> Prompt:
Repeat each of the lines below word for word, and leave the pictures out of your answer.

> Records shown:
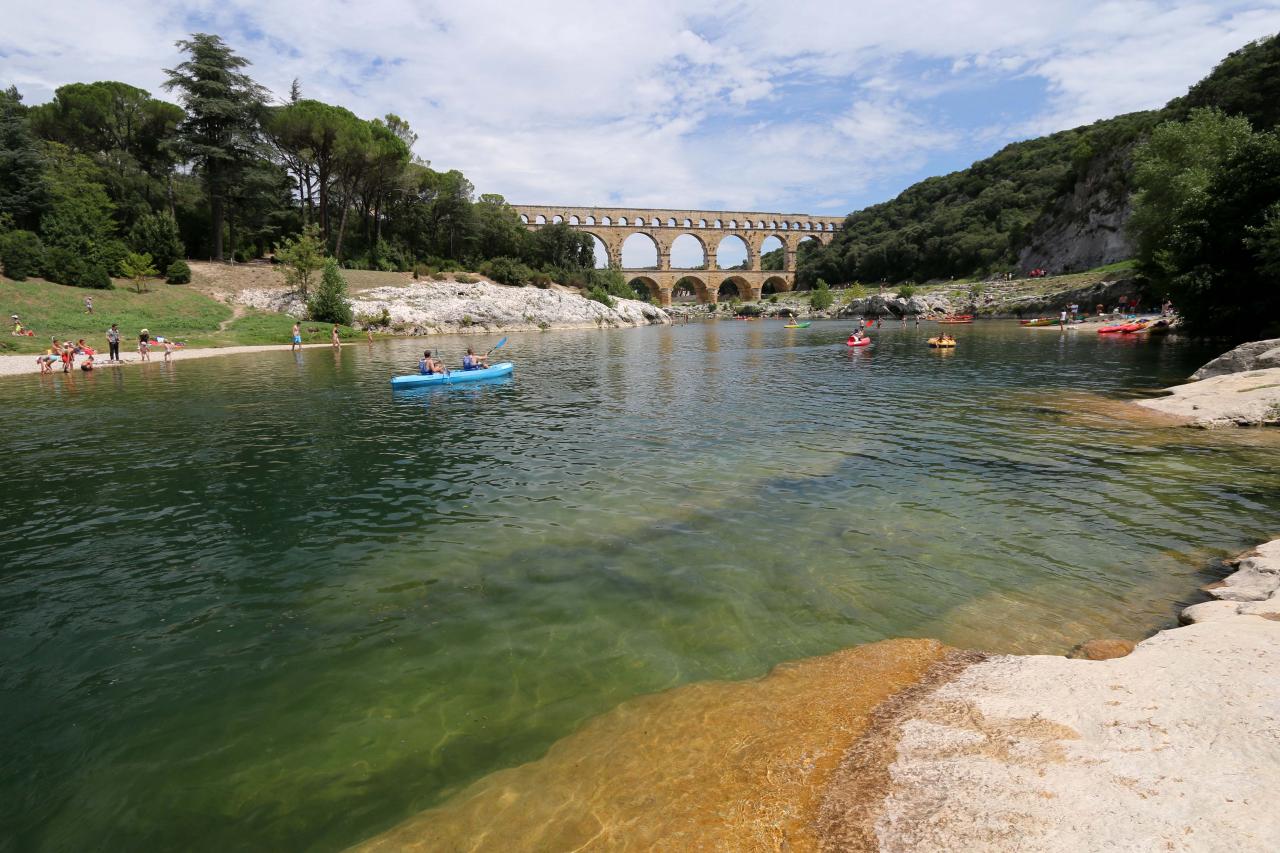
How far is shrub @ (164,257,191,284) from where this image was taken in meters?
43.4

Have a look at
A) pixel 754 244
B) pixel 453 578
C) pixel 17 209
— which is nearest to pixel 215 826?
pixel 453 578

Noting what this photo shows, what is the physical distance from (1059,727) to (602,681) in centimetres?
316

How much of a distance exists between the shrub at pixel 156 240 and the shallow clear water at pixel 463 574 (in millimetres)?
36428

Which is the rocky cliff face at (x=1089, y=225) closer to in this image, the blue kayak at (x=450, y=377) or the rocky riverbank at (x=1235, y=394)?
the rocky riverbank at (x=1235, y=394)

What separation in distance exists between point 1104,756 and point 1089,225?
87.0 metres

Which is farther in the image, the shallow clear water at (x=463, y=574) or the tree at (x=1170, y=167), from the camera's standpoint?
the tree at (x=1170, y=167)

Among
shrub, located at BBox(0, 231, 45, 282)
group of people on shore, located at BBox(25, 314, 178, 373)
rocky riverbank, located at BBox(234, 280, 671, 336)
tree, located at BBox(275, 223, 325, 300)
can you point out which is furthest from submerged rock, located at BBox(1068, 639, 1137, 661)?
tree, located at BBox(275, 223, 325, 300)

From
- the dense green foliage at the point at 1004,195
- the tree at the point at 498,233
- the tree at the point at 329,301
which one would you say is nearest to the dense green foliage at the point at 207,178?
the tree at the point at 498,233

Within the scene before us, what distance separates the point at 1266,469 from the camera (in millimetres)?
10086

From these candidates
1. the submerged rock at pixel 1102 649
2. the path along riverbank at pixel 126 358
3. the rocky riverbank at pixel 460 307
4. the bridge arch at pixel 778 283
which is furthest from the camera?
the bridge arch at pixel 778 283

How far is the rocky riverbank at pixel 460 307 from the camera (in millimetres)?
47281

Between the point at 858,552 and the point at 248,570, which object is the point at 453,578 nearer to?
the point at 248,570

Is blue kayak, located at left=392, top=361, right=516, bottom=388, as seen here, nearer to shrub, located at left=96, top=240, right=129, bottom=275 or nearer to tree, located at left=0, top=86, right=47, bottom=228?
shrub, located at left=96, top=240, right=129, bottom=275

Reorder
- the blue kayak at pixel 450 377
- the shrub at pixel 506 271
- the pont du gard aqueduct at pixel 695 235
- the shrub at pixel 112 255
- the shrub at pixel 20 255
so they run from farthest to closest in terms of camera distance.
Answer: the pont du gard aqueduct at pixel 695 235 → the shrub at pixel 506 271 → the shrub at pixel 112 255 → the shrub at pixel 20 255 → the blue kayak at pixel 450 377
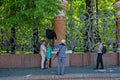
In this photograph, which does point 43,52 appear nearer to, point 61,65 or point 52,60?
point 52,60

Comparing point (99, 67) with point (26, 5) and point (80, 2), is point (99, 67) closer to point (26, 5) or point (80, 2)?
point (26, 5)

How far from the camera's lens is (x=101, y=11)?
18484mm

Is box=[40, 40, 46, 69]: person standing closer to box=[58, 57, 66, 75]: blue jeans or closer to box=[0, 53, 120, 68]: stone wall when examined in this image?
box=[0, 53, 120, 68]: stone wall

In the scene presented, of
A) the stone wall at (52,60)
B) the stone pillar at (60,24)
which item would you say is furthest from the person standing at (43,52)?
the stone pillar at (60,24)

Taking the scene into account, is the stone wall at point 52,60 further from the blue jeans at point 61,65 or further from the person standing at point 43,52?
the blue jeans at point 61,65

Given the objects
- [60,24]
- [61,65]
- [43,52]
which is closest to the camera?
[61,65]

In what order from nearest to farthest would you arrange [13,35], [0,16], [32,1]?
[32,1] < [0,16] < [13,35]

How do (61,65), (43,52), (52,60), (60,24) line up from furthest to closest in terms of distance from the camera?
(60,24), (52,60), (43,52), (61,65)

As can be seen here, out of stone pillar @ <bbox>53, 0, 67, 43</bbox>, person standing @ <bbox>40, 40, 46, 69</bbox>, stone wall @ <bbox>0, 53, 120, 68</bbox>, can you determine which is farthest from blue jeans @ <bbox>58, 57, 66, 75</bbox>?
stone pillar @ <bbox>53, 0, 67, 43</bbox>

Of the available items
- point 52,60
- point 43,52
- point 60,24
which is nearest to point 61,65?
point 43,52

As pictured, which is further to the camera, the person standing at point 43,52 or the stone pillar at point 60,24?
the stone pillar at point 60,24

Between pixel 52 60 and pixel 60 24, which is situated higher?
pixel 60 24

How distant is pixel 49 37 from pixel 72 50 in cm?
190

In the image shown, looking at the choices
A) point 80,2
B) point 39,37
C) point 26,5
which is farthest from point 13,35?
point 80,2
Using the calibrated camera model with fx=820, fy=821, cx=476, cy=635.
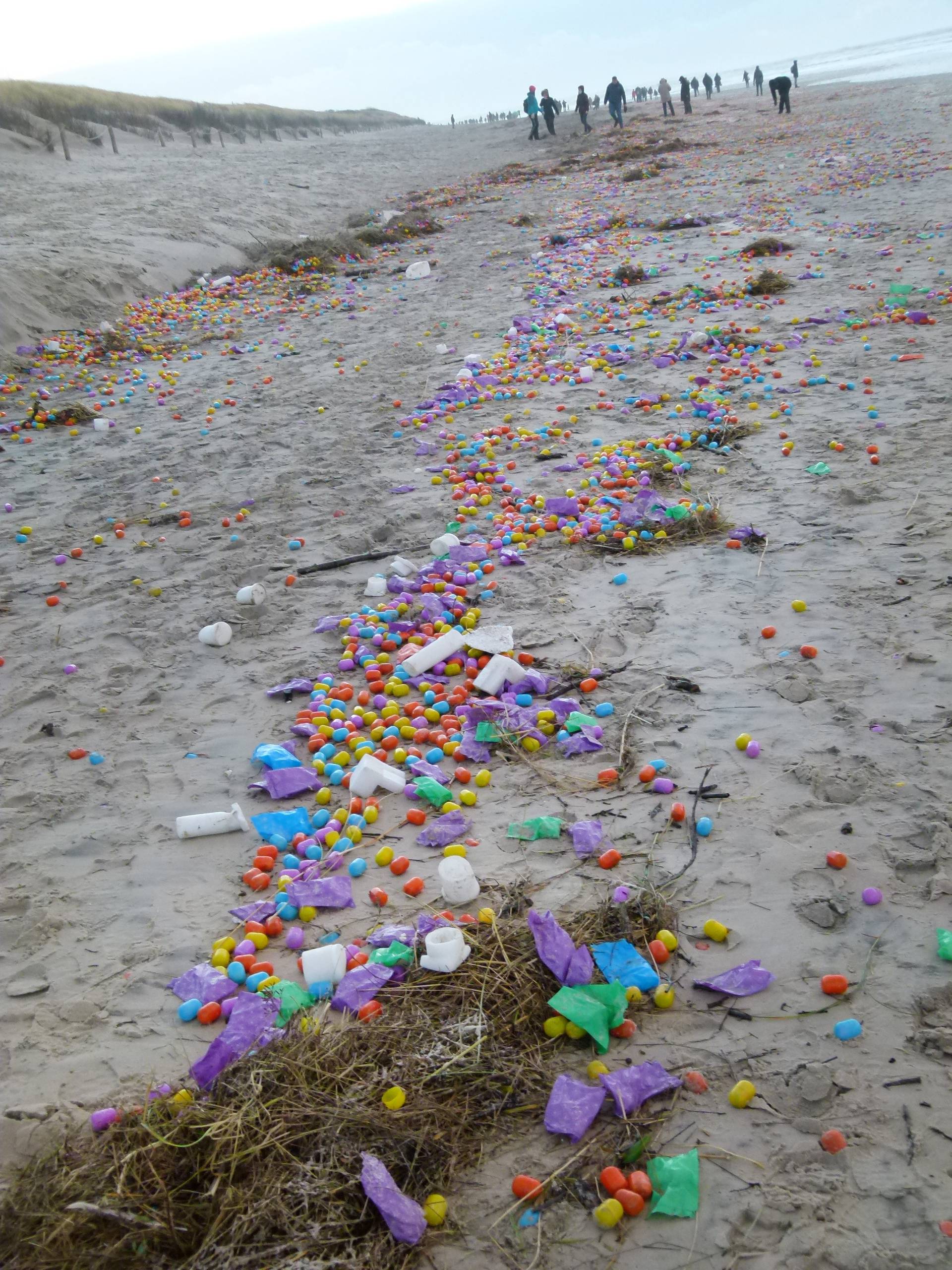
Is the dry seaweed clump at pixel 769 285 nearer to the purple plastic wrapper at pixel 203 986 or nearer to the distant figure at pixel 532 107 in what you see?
the purple plastic wrapper at pixel 203 986

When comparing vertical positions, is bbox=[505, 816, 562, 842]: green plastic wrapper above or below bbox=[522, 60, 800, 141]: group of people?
below

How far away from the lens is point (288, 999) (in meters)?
2.55

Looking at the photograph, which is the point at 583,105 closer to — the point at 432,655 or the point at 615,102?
the point at 615,102

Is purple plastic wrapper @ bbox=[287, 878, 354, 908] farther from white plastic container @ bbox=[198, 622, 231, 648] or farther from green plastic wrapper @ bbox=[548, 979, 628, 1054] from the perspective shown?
white plastic container @ bbox=[198, 622, 231, 648]

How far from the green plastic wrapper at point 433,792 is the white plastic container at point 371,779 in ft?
0.36

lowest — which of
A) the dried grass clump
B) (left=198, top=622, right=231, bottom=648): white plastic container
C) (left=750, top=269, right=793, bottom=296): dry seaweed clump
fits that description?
(left=198, top=622, right=231, bottom=648): white plastic container

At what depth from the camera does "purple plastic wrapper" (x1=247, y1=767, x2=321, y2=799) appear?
351 cm

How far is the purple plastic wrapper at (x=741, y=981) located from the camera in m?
2.38

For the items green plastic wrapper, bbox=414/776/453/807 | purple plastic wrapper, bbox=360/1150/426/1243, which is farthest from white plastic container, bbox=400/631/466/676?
purple plastic wrapper, bbox=360/1150/426/1243

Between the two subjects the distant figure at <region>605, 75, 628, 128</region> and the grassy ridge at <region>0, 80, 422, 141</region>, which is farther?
the distant figure at <region>605, 75, 628, 128</region>

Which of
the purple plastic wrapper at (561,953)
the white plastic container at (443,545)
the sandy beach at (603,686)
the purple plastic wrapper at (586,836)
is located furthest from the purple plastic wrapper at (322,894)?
the white plastic container at (443,545)

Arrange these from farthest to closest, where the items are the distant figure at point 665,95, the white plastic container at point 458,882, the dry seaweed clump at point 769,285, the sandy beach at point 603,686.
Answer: the distant figure at point 665,95 → the dry seaweed clump at point 769,285 → the white plastic container at point 458,882 → the sandy beach at point 603,686

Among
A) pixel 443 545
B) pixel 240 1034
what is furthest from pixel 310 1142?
→ pixel 443 545

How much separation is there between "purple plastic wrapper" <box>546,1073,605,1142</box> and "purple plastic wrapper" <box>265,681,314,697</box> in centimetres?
246
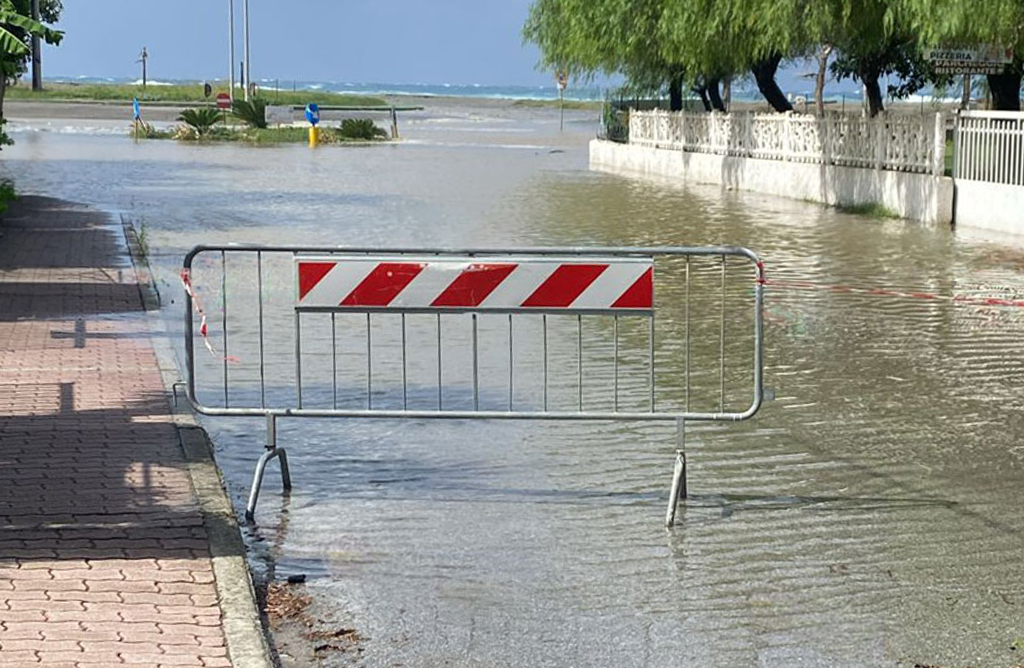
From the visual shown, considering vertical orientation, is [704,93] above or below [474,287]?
above

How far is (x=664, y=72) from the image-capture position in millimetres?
43531

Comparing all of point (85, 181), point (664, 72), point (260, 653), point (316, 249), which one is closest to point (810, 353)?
point (316, 249)

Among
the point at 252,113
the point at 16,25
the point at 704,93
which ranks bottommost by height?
the point at 252,113

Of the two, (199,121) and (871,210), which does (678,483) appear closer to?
(871,210)

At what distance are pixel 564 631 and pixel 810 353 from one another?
22.5 ft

> Correct response:
How far is shrub @ (164,257,191,284) from where this image was taken in meters?
43.4

Have a look at
A) pixel 754 244
B) pixel 453 578
C) pixel 17 209
— which is nearest to pixel 215 826?
pixel 453 578

Noting what this photo shows, what is the physical distance from (1059,727) to (602,681) in centimetres?
316

How much of a distance exists between the shrub at pixel 156 240 and the shallow clear water at pixel 463 574 (in millimetres)?
36428

Which is the rocky cliff face at (x=1089, y=225) closer to in this image, the blue kayak at (x=450, y=377) or the rocky riverbank at (x=1235, y=394)?
the rocky riverbank at (x=1235, y=394)

What separation in distance exists between point 1104,756 and point 1089,225?
87.0 metres

Which is farther in the image, the shallow clear water at (x=463, y=574) or the tree at (x=1170, y=167), from the camera's standpoint?
the tree at (x=1170, y=167)

Among
shrub, located at BBox(0, 231, 45, 282)
group of people on shore, located at BBox(25, 314, 178, 373)
rocky riverbank, located at BBox(234, 280, 671, 336)
tree, located at BBox(275, 223, 325, 300)
can you point out which is furthest from submerged rock, located at BBox(1068, 639, 1137, 661)?
tree, located at BBox(275, 223, 325, 300)

From
- the dense green foliage at the point at 1004,195
- the tree at the point at 498,233
- the tree at the point at 329,301
which one would you say is nearest to the dense green foliage at the point at 207,178?
the tree at the point at 498,233

Within the scene before us, what distance separates the point at 1266,469 from the camera (in millimetres)?
10086

From these candidates
1. the submerged rock at pixel 1102 649
2. the path along riverbank at pixel 126 358
3. the rocky riverbank at pixel 460 307
4. the bridge arch at pixel 778 283
which is furthest from the camera?
the bridge arch at pixel 778 283

How far is the rocky riverbank at pixel 460 307 from the camera (in millimetres)?
47281

Between the point at 858,552 and the point at 248,570, which object is the point at 453,578 nearer to?
the point at 248,570

Is blue kayak, located at left=392, top=361, right=516, bottom=388, as seen here, nearer to shrub, located at left=96, top=240, right=129, bottom=275 or nearer to tree, located at left=0, top=86, right=47, bottom=228?
shrub, located at left=96, top=240, right=129, bottom=275

Reorder
- the blue kayak at pixel 450 377
- the shrub at pixel 506 271
- the pont du gard aqueduct at pixel 695 235
- the shrub at pixel 112 255
- the shrub at pixel 20 255
so they run from farthest to closest in terms of camera distance.
Answer: the pont du gard aqueduct at pixel 695 235 → the shrub at pixel 506 271 → the shrub at pixel 112 255 → the shrub at pixel 20 255 → the blue kayak at pixel 450 377
In this photograph, which does point 43,52 appear nearer to, point 61,65 or point 52,60?
point 52,60

Comparing point (99, 67) with point (26, 5) and point (80, 2), is point (99, 67) closer to point (26, 5) or point (80, 2)?
point (26, 5)

How far from the camera's lens is (x=101, y=11)?
18484mm

Is box=[40, 40, 46, 69]: person standing closer to box=[58, 57, 66, 75]: blue jeans or closer to box=[0, 53, 120, 68]: stone wall when examined in this image?
box=[0, 53, 120, 68]: stone wall

In the scene presented, of
A) the stone wall at (52,60)
B) the stone pillar at (60,24)
which item would you say is furthest from the person standing at (43,52)?
the stone pillar at (60,24)

Taking the scene into account, is the stone wall at point 52,60 further from the blue jeans at point 61,65 or further from the person standing at point 43,52?
the blue jeans at point 61,65

Given the objects
- [60,24]
- [61,65]
- [43,52]
which is closest to the camera?
[61,65]

In what order from nearest to farthest would you arrange [13,35], [0,16], [32,1]?
[32,1] < [0,16] < [13,35]

How do (61,65), (43,52), (52,60), (60,24) line up from furthest to closest in terms of distance from the camera?
(60,24), (52,60), (43,52), (61,65)

As can be seen here, out of stone pillar @ <bbox>53, 0, 67, 43</bbox>, person standing @ <bbox>40, 40, 46, 69</bbox>, stone wall @ <bbox>0, 53, 120, 68</bbox>, can you determine which is farthest from blue jeans @ <bbox>58, 57, 66, 75</bbox>?
stone pillar @ <bbox>53, 0, 67, 43</bbox>

Of the available items
- point 52,60
- point 43,52
- point 60,24
which is nearest to point 61,65?
point 43,52

As pictured, which is further to the camera, the person standing at point 43,52 or the stone pillar at point 60,24?
the stone pillar at point 60,24

Between pixel 52 60 and pixel 60 24, which is situated higher?
pixel 60 24

How distant is pixel 49 37 from pixel 72 50 in cm?
190

In the image shown, looking at the choices
A) point 80,2
B) point 39,37
C) point 26,5
which is farthest from point 13,35?
point 80,2
Using the calibrated camera model with fx=820, fy=821, cx=476, cy=635.
Is the dry seaweed clump at pixel 769 285 nearer to the purple plastic wrapper at pixel 203 986 or nearer to the distant figure at pixel 532 107 in what you see?
the purple plastic wrapper at pixel 203 986

When comparing vertical positions, is bbox=[505, 816, 562, 842]: green plastic wrapper above or below bbox=[522, 60, 800, 141]: group of people?
below

How far away from the lens is point (288, 999) (in meters)?
2.55

Looking at the photograph, which is the point at 583,105 closer to — the point at 432,655 or the point at 615,102?
the point at 615,102

Is purple plastic wrapper @ bbox=[287, 878, 354, 908] farther from white plastic container @ bbox=[198, 622, 231, 648] or farther from green plastic wrapper @ bbox=[548, 979, 628, 1054] from the perspective shown?
white plastic container @ bbox=[198, 622, 231, 648]

How far from the green plastic wrapper at point 433,792 is the white plastic container at point 371,779 in ft?
0.36

lowest — which of
A) the dried grass clump
B) (left=198, top=622, right=231, bottom=648): white plastic container
C) (left=750, top=269, right=793, bottom=296): dry seaweed clump
fits that description?
(left=198, top=622, right=231, bottom=648): white plastic container

At what depth from the camera does "purple plastic wrapper" (x1=247, y1=767, x2=321, y2=799) appear?
351 cm

How far is the purple plastic wrapper at (x=741, y=981) located from the camera in m?
2.38

For the items green plastic wrapper, bbox=414/776/453/807 | purple plastic wrapper, bbox=360/1150/426/1243, which is farthest from white plastic container, bbox=400/631/466/676?
purple plastic wrapper, bbox=360/1150/426/1243

Between the two subjects the distant figure at <region>605, 75, 628, 128</region> and the grassy ridge at <region>0, 80, 422, 141</region>, which is farther?
the distant figure at <region>605, 75, 628, 128</region>

Which of
the purple plastic wrapper at (561,953)
the white plastic container at (443,545)
the sandy beach at (603,686)
the purple plastic wrapper at (586,836)
is located furthest from the purple plastic wrapper at (322,894)?
the white plastic container at (443,545)

Arrange these from farthest to closest, where the items are the distant figure at point 665,95, the white plastic container at point 458,882, the dry seaweed clump at point 769,285, the sandy beach at point 603,686.
Answer: the distant figure at point 665,95 → the dry seaweed clump at point 769,285 → the white plastic container at point 458,882 → the sandy beach at point 603,686

Among
A) pixel 443 545
B) pixel 240 1034
what is furthest from pixel 310 1142?
→ pixel 443 545

How much separation is there between "purple plastic wrapper" <box>546,1073,605,1142</box> and "purple plastic wrapper" <box>265,681,314,697</box> in centimetres?
246
From the visual shown, considering vertical orientation, is [704,93] above or below [474,287]?
above

How far is (x=664, y=72) from the image-capture position in millimetres?
43531

Comparing all of point (85, 181), point (664, 72), point (260, 653), point (316, 249), which one is closest to point (810, 353)?
point (316, 249)

Among
the point at 252,113
the point at 16,25
the point at 704,93
which ranks bottommost by height?
the point at 252,113

Of the two, (199,121) and (871,210), which does (678,483) appear closer to?
(871,210)

At what distance are pixel 564 631 and pixel 810 353 from one another?
22.5 ft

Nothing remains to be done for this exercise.